While shotgun blasts echoed across the 4,000-acre shallow lake a half-hour before sunrise Saturday, nary a duck flew over Gruss and pals Doug Huberty and Tom Warnke. They weren't dismayed, because their morning hunt -- and those of other hunters around the lake -- was unprecedented.
"We're hunting on ground that has been submerged for 70 years,'' Gruss said.
And they believe they are witnessing the rebirth of Christina -- one of Minnesota's most important and famous waterfowl lakes, a place rich in wing-shooting lore.
The long-sick waters, a victim of turbid high water caused by rough fish, is being restored though a new $2.3 million pumping system that has lowered the lake 2 1/2 feet, exposing shoreline and mud flats, some for the first time in recorded history.
"It's lower now than it was in the 1930s Dust Bowl-era,'' said Tom Carlson, waterfowl habitat specialist for the Department of Natural Resources.
The goal is to mimic nature by causing much of the carp, buffalo fish, bullheads and minnows to die this winter either because the shallow water freezes solid or from lack of oxygen.
The rough fish uproot vegetation on the silty lake bottom, resulting in cloudy water, which then kills off the sago pondweed, wild celery and chara that attract and feed ducks.

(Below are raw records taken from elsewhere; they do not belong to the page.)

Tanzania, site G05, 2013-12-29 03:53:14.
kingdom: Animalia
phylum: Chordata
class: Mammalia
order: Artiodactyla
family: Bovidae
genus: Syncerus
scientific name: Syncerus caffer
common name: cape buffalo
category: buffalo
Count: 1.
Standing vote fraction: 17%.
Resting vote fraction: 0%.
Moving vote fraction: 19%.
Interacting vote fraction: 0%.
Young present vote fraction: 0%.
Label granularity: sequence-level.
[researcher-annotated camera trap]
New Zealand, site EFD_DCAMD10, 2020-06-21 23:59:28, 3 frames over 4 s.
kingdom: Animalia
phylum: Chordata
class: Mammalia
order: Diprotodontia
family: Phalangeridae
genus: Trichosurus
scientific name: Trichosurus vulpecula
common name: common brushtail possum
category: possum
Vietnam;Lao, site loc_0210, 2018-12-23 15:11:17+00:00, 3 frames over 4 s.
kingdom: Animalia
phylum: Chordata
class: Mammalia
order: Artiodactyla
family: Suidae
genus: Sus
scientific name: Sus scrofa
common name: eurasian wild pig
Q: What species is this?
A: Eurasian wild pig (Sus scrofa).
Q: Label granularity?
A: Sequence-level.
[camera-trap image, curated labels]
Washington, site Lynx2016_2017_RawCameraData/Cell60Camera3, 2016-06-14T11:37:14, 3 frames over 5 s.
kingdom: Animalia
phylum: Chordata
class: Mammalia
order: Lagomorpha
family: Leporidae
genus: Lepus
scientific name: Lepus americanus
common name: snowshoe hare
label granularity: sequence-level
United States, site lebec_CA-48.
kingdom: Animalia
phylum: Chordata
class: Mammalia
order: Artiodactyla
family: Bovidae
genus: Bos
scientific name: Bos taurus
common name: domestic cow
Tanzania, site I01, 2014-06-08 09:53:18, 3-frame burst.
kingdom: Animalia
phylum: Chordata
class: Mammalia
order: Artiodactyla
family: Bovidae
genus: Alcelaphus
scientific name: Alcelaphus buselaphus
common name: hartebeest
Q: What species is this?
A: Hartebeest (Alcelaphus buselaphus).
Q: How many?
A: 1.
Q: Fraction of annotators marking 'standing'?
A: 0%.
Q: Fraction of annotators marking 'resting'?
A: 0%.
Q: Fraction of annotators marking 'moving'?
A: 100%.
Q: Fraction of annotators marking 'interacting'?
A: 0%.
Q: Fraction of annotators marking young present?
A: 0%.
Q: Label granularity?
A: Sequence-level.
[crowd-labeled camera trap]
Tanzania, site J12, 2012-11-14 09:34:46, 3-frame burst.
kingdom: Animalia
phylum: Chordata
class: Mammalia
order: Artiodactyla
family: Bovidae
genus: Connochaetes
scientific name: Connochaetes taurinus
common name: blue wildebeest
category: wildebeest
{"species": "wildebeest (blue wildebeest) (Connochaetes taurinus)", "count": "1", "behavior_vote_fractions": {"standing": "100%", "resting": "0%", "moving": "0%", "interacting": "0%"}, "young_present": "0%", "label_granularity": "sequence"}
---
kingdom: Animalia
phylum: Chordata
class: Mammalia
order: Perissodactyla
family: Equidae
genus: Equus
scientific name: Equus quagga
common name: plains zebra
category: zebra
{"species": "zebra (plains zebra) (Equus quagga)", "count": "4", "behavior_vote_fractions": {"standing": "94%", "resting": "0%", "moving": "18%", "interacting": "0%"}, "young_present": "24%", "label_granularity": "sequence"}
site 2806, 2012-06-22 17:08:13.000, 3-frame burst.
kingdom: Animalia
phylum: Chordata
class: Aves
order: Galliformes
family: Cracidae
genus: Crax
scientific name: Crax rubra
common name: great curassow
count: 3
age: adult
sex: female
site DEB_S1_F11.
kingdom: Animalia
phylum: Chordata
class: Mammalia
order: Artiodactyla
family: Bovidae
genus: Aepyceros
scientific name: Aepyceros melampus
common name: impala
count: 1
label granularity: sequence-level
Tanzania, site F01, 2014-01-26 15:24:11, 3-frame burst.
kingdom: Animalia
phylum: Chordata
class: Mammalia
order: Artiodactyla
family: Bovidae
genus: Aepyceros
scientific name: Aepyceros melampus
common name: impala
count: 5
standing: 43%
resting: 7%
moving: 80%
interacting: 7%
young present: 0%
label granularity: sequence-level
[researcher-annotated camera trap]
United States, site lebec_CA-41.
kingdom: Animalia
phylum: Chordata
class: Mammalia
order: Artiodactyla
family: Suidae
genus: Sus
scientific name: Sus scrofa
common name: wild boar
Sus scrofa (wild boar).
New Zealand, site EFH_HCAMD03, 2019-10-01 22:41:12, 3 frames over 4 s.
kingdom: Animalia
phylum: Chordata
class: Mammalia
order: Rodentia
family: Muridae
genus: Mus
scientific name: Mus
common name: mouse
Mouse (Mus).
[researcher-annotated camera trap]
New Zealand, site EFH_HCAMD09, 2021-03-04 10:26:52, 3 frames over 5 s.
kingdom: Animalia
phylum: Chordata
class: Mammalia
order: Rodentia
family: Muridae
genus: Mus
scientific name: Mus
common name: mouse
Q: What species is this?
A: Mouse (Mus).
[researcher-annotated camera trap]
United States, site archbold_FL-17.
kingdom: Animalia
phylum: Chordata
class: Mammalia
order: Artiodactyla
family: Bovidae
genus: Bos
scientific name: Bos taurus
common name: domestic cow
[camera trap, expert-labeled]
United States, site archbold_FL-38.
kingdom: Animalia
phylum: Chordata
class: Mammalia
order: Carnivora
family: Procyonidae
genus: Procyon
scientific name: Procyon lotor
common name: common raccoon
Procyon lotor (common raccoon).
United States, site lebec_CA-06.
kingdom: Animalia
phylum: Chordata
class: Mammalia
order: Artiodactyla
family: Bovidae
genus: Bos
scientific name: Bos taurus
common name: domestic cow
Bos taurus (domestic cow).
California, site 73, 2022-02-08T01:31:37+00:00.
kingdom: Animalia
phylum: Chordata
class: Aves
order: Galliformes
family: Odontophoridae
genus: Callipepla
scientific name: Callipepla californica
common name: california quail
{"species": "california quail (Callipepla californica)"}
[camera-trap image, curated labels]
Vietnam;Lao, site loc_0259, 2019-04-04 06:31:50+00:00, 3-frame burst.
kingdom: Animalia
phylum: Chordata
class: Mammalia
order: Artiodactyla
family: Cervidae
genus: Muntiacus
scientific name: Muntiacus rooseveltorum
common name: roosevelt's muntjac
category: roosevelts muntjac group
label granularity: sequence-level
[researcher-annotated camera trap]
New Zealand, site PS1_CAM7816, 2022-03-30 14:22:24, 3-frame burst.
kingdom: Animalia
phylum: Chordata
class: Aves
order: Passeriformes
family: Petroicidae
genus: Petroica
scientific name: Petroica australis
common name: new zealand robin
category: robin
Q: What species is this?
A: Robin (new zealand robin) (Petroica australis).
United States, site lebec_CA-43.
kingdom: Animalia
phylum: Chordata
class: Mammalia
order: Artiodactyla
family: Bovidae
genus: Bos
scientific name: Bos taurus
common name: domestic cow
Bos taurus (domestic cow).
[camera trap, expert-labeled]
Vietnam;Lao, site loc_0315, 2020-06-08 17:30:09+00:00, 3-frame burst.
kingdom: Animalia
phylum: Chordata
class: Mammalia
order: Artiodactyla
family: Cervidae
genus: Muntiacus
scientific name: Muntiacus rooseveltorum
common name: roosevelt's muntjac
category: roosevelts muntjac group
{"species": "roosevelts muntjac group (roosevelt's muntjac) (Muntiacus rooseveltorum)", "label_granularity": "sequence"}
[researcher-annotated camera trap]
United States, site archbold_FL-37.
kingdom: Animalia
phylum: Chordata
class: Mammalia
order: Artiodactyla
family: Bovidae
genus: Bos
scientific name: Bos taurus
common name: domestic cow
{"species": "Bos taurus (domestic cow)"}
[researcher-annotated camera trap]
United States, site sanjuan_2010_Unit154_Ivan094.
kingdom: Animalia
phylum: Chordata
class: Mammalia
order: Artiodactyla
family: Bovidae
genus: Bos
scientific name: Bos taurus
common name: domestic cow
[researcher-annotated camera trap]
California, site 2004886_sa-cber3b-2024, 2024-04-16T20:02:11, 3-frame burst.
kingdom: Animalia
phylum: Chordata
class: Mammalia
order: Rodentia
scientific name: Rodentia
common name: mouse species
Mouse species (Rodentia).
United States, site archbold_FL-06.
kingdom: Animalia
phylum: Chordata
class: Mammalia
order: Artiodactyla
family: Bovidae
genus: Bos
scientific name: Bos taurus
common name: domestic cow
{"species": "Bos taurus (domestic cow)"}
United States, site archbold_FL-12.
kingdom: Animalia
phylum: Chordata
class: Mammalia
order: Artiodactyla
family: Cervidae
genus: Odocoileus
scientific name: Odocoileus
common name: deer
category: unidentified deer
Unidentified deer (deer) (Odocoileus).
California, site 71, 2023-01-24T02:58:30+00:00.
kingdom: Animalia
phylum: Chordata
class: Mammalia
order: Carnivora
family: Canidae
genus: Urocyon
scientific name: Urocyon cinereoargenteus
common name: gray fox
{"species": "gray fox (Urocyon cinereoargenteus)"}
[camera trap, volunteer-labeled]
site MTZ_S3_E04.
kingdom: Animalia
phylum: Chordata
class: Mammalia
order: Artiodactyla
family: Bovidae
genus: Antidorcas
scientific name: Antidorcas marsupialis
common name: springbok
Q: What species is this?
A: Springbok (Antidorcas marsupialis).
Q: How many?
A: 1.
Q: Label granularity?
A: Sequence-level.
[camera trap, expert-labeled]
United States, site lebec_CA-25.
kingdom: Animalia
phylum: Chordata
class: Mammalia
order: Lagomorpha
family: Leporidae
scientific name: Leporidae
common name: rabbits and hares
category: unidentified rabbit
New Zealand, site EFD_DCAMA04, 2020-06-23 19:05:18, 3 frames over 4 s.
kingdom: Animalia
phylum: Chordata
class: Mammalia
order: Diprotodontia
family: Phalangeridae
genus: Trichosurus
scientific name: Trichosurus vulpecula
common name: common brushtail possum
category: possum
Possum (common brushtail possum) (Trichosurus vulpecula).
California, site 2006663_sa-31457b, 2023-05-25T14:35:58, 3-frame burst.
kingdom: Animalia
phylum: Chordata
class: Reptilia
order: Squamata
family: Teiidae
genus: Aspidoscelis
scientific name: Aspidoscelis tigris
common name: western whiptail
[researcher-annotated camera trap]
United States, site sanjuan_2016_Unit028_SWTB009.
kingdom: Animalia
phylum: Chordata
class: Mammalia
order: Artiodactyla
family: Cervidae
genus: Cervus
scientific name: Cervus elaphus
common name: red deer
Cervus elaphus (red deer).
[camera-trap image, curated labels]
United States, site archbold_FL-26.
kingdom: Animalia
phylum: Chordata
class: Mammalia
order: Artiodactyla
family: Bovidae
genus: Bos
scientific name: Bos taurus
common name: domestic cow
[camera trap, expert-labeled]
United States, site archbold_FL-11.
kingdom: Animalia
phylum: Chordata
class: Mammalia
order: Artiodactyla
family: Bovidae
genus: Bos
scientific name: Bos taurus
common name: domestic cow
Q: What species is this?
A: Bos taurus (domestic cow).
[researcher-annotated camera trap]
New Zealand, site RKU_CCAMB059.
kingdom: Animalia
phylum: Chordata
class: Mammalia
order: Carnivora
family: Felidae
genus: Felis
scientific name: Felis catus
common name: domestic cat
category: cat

That includes great flocks of canvasbacks that once fueled themselves at Christina during fall and spring migrations.
"When the lake is healthy, the water is gin-clear,'' said Gruss, who has lived on the lake since 1994 and is active with the Christina-Ina-Anka Lake Association, a 200-member group named for the three adjoining lakes. It spearheaded the campaign to restore Christina.
"Without them, the project wouldn't have happened,'' said Jon Schneider, manager of Minnesota conservation programs for Ducks Unlimited.
Of the $2.3 million for the project, $1.5 million came from the state Outdoor Heritage Fund, $296,000 from Ducks Unlimited, $287,000 from the lake association and $170,000 from the DNR.
Why spend all that money?
When Christina is in its prime, up to 20 percent of the continental canvasback population stop to feed and rest there. Redheads, bluebills, ringnecks and mallards come, too.
"I've been here when there's 200,000 cans on the water,'' Gruss said. "They're the king of ducks. But there's nothing for them to eat now.''
However, next spring, with most of the fish gone, the water should be clear, the vegetation should flourish -- and the ducks should return.
That's what happened after fish in the lake were poisoned by the DNR in 1965, 1987 and 2003.
But the rebound always was temporary.
"We've finally solved the root cause of this -- water levels,'' Gruss said.
Christina has been plagued by high water since the drought of the 1930s when a dam was built at the outlet to Pelican Lake, which Christina flows into, to retain water levels. But that has prevented Christina from going through natural wet-dry cycles.
The new pumping system, started in July, will be used to retain high-quality water on Christina. The hope is that after this season, the pumps won't have to be turned on for years. But Christina won't be allowed to deteriorate again.
A revitalized Christina should boost duck numbers in the entire area, said Carlson. And it will send cleaner water downstream to Pelican Lake, a recreational fishing lake.
This fall, the lack of water will make access for duck hunters difficult. But Gruss and other hunters who filled the many historic duck camps around the lake last weekend said they are willing to pay that price for a revitalized Christina.
Those mud flats should be covered with clear water and lush vegetation next fall -- a salad bar for ducks.
"I'm 100 percent convinced it will work, the ducks will come back, and Christina will be a jewel again," Gruss said.